▶ To do:
a: In the post about whom and statistics, what percentage more contacts from the opposite sex are men who use whom said to get?
b: Lay out the entries as a Markdown table with the columns Row and Line, one nonblank line per row. Begin at the line that has "In relation to" and stop after the last line of the entries.

** start of Selection **

Or what if we compare posts that use whom to the whole body of forum posts? Cats are mentioned in only 670 of 409,411 indexed forum posts, so it seems that whom-ers are 111% more likely to talk about cats than the average forum participant is:

(3/870)/(670/409411) = 2.11

But if there had been only 1 whom+cats forum post rather than 3, whom-ers would have seemed 30% LESS cattish:

(1/870)/(670/409411) = 0.70

How likely are these various outcomes? Well, a binomial test tells us that with 3 successes (i.e. mentions of cats) in 870 trials (i.e. forum posts containing whom), the 95% confidence interval for the underlying probability of success is 0.0007116827 to 0.0100439721 (corresponding to between 0 and 8 mentions of cats).  Thus to make a long story short, these counts tell us (almost) nothing about whether the use of whom predicts a propensity to mention cats.

In fact, the situation is much worse than this. A 95% confidence interval just means that an observed set of counts would be generated by random statistical fluctuations one time in 20. But suppose we check 1,000 words? 1/20 of 1,000 is 50 — and therefore we expect 50 words to show a "statistically significant effect", unless we correct for multiple comparisons. The Wired article tells us that the "data teams ran queries of all kinds and pulled spreadsheet after spreadsheet of information" in the course of their "algorithm method", which is a clue that some Bonferroni correction would have been appropriately added to the statistical significance tests that they didn't run.

And then there's the problem of inferring causation from correlation, even when the correlation is a meaningful one.

So what about whom as a chick magnet? There are several layers of reasons to suspect that the cited factoid ("Men who use whom get 31% more contacts from the opposite sex") is worthless, other than as a way to attract eyeballs to Wired.  Like, maybe there were 6 guys who used whom in their profile, and they got an average of 6.9 responses, compared an average of 5.27 responses for the whole site. Or maybe there were tens of thousands of whom-ers, who mostly said that they were looking for someone with whom to share their lottery winnings or their villa in Ibiza.

Or maybe the evidence that "it pays to be grammatical" was more robust and believable  — but when a journalist or PR person uses the "algorithm method" to create a sexy number, without giving any supporting details, we should suspect the worst.

 

 



15 Comments

  1. glasserc said,

    February 16, 2014 @ 10:49 am

    If it's from OkCupid, maybe they're using some of the same techniques from http://blog.okcupid.com/ . In particular, I think the posts "The Mathematics of Beauty" and "Exactly What To Say In A First Message" might be relevant (although every post is really interesting). "Attractiveness" probably refers to the "rating" users on the site get. I think they have a 5-point rating but I've never used the site. Another salient approach they've used in the past has been to measure reply rates — if person X writes a bunch of people messages saying "Hello, let's go out", what percentage of them write back (thereby presumably indicating interest)?

** end of Selection **
** start of Dataset **

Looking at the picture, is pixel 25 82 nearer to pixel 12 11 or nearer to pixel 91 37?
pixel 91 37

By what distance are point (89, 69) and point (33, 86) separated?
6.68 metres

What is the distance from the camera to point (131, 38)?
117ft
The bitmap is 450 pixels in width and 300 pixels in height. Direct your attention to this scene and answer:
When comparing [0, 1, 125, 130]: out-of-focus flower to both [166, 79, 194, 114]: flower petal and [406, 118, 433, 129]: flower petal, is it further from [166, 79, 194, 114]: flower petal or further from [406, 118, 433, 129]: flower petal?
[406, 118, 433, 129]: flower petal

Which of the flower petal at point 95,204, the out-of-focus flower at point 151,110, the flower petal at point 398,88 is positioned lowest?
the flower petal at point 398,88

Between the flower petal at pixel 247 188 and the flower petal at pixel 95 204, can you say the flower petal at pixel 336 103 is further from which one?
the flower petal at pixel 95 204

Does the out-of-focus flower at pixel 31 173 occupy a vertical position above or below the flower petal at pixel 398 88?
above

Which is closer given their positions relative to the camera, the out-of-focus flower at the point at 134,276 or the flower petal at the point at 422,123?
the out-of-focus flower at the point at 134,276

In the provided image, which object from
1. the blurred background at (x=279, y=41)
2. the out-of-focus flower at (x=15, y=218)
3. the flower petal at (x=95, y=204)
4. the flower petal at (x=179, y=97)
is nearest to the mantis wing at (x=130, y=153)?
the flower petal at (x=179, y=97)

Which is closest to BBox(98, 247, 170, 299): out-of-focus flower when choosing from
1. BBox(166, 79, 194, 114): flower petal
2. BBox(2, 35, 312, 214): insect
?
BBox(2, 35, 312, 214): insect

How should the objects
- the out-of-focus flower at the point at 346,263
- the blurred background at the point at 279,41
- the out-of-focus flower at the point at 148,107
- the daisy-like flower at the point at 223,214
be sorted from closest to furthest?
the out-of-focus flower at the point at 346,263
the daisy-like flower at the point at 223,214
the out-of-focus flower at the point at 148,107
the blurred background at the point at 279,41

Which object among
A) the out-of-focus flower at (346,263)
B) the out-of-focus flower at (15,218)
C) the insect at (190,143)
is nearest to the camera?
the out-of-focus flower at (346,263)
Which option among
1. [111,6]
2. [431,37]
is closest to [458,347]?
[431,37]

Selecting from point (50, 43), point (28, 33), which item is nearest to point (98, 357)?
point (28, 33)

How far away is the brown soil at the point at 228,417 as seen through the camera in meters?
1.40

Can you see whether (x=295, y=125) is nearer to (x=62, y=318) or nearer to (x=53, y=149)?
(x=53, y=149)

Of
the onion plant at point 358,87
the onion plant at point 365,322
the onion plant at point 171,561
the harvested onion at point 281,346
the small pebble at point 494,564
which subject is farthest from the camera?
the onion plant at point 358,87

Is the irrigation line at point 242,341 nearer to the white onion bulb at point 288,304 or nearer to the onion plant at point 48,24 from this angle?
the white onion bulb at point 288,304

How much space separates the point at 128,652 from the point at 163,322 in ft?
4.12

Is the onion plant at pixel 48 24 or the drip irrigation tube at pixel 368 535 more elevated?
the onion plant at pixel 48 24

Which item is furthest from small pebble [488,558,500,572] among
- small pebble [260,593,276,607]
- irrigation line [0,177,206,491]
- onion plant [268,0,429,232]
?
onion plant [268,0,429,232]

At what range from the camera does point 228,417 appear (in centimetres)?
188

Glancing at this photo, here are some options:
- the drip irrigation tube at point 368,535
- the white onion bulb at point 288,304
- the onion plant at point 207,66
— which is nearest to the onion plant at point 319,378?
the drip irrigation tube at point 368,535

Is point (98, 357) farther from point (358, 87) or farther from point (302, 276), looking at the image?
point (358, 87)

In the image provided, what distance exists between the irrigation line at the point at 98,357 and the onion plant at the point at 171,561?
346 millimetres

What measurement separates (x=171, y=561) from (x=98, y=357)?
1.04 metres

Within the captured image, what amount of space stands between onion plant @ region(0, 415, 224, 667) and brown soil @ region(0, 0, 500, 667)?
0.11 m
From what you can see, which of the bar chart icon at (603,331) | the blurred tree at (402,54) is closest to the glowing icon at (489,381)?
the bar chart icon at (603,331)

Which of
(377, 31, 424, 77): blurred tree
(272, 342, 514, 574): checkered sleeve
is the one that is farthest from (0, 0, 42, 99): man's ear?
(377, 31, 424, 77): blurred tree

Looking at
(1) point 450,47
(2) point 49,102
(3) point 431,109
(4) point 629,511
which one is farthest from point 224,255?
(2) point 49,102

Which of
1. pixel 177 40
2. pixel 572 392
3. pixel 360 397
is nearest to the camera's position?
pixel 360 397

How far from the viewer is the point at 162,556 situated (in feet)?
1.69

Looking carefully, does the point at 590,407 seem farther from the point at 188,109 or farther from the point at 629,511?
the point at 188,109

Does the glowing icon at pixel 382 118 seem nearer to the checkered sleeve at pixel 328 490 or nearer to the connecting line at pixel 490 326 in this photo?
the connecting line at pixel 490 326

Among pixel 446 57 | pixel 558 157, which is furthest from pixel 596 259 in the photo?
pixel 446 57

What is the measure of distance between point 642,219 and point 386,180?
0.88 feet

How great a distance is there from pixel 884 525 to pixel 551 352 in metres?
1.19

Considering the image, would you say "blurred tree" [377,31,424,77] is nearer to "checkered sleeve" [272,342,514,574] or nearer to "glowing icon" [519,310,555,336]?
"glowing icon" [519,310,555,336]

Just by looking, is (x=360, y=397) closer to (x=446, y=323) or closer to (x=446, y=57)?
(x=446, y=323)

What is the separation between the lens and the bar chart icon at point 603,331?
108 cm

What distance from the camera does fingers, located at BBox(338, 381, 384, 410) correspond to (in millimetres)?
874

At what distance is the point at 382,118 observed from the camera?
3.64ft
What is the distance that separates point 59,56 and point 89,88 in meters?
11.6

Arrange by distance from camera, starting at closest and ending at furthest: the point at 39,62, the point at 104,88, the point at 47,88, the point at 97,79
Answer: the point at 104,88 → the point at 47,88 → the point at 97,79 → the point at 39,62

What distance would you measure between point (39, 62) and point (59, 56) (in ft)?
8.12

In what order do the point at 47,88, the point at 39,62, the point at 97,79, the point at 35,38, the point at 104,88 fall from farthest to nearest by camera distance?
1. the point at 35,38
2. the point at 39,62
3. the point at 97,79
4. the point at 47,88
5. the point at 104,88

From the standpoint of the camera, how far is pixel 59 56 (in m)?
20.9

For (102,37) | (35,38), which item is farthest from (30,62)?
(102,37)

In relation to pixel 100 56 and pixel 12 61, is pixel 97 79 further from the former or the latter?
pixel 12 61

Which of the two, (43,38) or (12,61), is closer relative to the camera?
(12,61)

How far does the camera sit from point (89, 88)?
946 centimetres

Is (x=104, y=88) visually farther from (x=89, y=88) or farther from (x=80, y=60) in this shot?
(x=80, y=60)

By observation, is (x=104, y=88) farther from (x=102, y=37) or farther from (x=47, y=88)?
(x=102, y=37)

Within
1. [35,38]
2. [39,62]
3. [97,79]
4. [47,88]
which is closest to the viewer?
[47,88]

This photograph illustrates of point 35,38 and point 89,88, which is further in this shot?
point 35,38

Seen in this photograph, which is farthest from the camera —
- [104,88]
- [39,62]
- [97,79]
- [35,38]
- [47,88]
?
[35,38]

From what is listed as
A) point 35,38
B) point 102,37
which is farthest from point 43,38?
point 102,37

** end of Dataset **

▶ Worked solutions:
a: 31% more contacts.

b:
| Row | Line |
|---|---|
| 1 | In relation to pixel 100 56 and pixel 12 61, is pixel 97 79 further from the former or the latter? |
| 2 | pixel 12 61 |
| 3 | Which of the two, (43,38) or (12,61), is closer relative to the camera? |
| 4 | (12,61) |
| 5 | How far does the camera sit from point (89, 88)? |
| 6 | 946 centimetres |
| 7 | Is (x=104, y=88) visually farther from (x=89, y=88) or farther from (x=80, y=60) in this shot? |
| 8 | (x=80, y=60) |
| 9 | By observation, is (x=104, y=88) farther from (x=102, y=37) or farther from (x=47, y=88)? |
| 10 | (x=102, y=37) |
| 11 | Within |
| 12 | 1. [35,38] |
| 13 | 2. [39,62] |
| 14 | 3. [97,79] |
| 15 | 4. [47,88] |
| 16 | which is closest to the viewer? |
| 17 | [47,88] |
| 18 | This photograph illustrates of point 35,38 and point 89,88, which is further in this shot? |
| 19 | point 35,38 |
| 20 | Seen in this photograph, which is farthest from the camera — |
| 21 | - [104,88] |
| 22 | - [39,62] |
| 23 | - [97,79] |
| 24 | - [35,38] |
| 25 | - [47,88] |
| 26 | ? |
| 27 | [35,38] |
| 28 | From what is listed as |
| 29 | A) point 35,38 |
| 30 | B) point 102,37 |
| 31 | which is farthest from point 43,38? |
| 32 | point 102,37 |